(M)HTML to PDF conversion does not support Unicode

Hello,


I’m trying to convert a .mht/.html file with Aspose.Pdf 10.5.0. These files may contain language specific letters (eg. German umlauts). The resulting PDF will either remove these characters or replace them with question marks.


HTML to PDF (as suggested in a bug report):

var pdf = new Pdf
{
HtmlInfo =
{
CharSet = “UTF-8”,
CharsetApplyingLevelOfForce = HtmlInfo.CharsetApplyingForceLevel.EnforceUseAlways
}
};
pdf.SetUnicode();

var section = pdf.Sections.Add();
var text = new Text(section, htmlString)
{
IsHtmlTagSupported = true,
IsHtml5Supported = true,
TextInfo = {FontName = "Arial Unicode MS"},
IfHtmlTagSupportedOverwriteHtmlFontNames = true
};
text.TextInfo.IsFontEmbedded = true;

section.Paragraphs.Add(text);

pdf.Save(pdfOutputPath);

MHTML to PDF:

using (var document = new Document(mhtmlFile, new MhtLoadOptions()) { PageInfo = { Margin = new Aspose.Pdf.MarginInfo(25, 20, 25, 25) } })
{

document.Save(pdfOutputPath, SaveFormat.Pdf);

}

Note: I couldn't find any way to add Unicode support for the 'Aspose.Pdf.Document.Document' class.
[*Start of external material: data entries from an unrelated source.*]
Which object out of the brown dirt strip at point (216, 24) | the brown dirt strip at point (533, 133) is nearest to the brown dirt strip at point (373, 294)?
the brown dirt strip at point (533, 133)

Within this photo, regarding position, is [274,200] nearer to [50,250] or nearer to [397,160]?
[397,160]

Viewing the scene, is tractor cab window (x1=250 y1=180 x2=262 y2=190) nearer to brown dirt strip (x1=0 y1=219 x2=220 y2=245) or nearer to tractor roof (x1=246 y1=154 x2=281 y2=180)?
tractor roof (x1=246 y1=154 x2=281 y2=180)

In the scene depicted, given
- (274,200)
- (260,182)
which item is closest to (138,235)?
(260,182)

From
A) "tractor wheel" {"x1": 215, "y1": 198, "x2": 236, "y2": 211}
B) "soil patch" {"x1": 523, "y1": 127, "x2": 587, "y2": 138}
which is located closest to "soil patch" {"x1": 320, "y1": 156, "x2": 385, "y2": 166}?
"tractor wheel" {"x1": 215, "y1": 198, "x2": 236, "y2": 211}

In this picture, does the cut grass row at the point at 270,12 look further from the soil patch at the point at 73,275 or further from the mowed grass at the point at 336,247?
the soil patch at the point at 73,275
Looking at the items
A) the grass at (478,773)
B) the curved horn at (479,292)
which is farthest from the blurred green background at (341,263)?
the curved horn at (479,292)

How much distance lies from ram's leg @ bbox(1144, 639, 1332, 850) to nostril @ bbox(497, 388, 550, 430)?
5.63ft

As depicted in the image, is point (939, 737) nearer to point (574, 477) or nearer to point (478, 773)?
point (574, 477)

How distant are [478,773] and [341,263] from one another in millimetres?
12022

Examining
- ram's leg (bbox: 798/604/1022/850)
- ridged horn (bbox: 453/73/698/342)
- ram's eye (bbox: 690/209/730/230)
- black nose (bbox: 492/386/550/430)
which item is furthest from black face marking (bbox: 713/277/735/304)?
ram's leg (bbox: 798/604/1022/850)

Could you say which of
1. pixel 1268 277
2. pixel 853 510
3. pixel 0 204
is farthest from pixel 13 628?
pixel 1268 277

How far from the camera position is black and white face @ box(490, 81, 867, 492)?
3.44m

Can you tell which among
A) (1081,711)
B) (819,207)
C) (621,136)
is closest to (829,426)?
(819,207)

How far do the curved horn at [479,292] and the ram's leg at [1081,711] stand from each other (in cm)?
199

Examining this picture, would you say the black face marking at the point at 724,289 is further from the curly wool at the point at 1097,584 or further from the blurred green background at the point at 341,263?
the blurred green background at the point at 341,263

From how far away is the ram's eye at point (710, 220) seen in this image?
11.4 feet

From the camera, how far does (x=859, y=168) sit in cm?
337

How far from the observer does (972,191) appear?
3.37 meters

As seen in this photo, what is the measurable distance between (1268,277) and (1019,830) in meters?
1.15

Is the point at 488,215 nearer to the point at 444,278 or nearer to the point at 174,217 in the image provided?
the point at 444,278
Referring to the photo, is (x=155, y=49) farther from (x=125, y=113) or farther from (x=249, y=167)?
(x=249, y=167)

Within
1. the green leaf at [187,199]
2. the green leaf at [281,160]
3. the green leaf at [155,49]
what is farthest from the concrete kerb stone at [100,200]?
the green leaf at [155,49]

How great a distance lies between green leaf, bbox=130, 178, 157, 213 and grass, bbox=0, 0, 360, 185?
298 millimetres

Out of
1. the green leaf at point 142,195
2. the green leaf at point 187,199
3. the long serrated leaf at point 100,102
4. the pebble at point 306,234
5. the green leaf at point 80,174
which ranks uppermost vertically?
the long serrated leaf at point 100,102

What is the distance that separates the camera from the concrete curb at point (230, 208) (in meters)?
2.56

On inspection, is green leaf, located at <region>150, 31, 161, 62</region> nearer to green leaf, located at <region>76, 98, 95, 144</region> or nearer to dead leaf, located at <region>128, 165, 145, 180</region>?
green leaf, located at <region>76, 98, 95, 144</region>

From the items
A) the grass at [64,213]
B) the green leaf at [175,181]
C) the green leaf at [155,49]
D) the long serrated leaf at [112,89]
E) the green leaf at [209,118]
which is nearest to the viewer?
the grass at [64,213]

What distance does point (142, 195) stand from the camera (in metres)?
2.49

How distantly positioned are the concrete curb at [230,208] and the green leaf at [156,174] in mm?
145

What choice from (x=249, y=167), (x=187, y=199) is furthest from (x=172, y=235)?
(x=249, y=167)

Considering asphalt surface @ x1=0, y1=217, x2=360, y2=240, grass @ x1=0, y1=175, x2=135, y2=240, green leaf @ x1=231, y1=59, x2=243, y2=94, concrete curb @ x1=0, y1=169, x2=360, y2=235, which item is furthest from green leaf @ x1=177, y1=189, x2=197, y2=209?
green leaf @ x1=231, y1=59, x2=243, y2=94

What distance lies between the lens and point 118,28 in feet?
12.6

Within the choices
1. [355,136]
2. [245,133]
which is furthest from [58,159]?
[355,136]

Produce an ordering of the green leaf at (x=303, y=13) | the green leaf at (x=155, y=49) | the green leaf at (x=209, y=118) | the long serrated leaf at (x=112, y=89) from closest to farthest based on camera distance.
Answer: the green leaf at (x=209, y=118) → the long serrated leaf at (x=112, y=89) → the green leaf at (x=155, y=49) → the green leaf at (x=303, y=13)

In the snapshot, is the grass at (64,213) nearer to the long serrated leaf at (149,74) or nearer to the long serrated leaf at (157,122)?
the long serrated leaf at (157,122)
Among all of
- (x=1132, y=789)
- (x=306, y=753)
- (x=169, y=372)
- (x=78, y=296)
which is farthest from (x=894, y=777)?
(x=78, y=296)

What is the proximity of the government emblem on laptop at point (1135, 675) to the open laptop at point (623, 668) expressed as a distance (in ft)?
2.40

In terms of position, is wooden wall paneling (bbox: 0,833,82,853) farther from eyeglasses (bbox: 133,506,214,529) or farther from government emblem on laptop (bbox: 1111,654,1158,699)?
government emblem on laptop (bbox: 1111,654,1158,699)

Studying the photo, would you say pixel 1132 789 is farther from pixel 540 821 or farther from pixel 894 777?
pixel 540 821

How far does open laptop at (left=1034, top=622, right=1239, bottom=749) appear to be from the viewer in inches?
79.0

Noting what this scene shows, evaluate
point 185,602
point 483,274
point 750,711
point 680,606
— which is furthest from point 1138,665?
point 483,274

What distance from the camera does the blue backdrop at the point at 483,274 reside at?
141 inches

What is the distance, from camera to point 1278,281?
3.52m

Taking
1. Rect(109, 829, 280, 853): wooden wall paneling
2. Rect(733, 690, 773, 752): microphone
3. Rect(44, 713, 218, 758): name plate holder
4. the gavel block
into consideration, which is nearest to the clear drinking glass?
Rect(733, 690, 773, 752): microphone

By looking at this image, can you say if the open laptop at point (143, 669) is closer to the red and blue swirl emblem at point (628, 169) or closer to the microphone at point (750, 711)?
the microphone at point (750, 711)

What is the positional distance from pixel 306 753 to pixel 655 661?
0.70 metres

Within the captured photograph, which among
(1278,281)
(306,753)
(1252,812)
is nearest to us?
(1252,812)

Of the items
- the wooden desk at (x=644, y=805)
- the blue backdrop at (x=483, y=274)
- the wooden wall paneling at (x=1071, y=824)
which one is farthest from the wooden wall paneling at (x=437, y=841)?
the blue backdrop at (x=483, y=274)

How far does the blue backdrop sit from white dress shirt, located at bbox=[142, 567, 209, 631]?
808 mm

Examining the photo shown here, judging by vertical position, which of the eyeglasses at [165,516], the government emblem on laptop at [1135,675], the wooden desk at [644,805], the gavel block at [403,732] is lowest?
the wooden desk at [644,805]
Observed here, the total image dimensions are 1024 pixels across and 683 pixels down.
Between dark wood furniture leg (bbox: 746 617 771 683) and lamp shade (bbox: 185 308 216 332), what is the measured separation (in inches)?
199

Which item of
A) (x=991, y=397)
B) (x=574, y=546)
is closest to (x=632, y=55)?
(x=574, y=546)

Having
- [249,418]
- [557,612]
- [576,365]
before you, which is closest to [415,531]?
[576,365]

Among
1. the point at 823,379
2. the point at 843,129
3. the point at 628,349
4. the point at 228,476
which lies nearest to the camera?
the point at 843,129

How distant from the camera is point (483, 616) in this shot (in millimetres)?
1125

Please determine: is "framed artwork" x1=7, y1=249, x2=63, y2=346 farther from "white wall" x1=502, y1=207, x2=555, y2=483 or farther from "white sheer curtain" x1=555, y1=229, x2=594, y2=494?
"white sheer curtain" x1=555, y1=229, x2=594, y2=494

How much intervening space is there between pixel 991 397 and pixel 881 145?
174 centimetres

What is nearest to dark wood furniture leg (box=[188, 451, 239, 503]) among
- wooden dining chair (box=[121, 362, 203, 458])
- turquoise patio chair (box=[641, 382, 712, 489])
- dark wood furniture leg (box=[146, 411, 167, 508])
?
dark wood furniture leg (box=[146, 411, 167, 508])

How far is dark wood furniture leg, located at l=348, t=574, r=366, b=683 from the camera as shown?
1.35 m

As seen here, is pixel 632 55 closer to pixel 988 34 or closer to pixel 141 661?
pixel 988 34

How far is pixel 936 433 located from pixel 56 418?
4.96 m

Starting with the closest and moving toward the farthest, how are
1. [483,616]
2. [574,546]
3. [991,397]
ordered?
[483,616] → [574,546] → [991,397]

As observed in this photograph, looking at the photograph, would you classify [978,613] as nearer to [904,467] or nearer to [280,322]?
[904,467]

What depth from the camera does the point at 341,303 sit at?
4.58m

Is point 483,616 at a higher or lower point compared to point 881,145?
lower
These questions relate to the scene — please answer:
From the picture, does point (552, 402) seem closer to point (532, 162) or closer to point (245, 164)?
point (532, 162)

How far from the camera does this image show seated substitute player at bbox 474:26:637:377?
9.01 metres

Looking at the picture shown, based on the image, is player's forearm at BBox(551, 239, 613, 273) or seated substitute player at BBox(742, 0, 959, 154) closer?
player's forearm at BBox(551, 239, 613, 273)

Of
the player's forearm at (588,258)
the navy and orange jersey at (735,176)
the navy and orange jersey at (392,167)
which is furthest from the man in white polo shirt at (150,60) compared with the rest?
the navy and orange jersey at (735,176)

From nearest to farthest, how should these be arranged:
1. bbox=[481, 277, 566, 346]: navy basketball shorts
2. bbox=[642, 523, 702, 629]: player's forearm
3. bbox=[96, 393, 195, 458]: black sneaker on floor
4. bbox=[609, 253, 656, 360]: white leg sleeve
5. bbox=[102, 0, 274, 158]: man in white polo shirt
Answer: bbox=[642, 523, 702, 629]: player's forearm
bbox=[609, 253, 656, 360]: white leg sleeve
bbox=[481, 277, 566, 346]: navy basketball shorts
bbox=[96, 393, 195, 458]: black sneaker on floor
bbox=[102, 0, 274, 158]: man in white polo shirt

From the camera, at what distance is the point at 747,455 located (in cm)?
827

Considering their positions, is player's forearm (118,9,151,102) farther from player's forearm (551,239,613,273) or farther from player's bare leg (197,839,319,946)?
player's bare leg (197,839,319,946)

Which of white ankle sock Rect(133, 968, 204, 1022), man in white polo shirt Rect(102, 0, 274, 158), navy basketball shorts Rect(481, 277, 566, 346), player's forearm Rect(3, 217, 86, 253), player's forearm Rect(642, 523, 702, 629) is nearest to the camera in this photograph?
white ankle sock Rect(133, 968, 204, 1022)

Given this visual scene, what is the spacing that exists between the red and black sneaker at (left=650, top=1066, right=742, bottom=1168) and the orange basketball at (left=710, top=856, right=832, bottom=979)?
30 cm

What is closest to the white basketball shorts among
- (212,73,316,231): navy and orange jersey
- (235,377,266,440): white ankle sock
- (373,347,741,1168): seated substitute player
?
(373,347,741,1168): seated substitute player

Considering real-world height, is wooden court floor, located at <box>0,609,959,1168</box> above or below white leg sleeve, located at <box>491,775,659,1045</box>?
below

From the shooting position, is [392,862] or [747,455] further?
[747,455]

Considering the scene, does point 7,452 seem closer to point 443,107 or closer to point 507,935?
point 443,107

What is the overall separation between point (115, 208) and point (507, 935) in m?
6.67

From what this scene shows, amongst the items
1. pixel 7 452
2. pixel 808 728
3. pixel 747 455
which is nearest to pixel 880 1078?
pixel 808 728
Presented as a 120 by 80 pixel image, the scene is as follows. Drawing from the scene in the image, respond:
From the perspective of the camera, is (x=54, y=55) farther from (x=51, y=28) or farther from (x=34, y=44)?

Should it be auto-detected or is it missing?
I prefer the second (MHTML to PDF) approach.

Hi there,


Thanks for your inquiry. I am afraid the MHT to PDF does not support to define input encoding, so we logged an enhancement ticket PDFNEWNET-38977 in our issue tracking system for the purpose. We will notify you as soon as it is resolved.

However, you can define input encoding in HTML to PDF conversion as following. Hopefully it will help you to accomplish the task.

HtmlLoadOptions options = new HtmlLoadOptions();<o:p></o:p>

options.InputEncoding = "UTF-8";

Aspose.Pdf.Document pdf = new Document("Htmlfile.html", options);

pdf.Save("output.pdf");


Best Regards,

Hi there,


In addition to above reply, we will appreciate it if you please share your sample MHTML document her. It will help us to understand and address your issue exactly.

Best Regards,

The application runs on a remote computer. Unfortunately I don’t have direct access, thus I cannot provide a file.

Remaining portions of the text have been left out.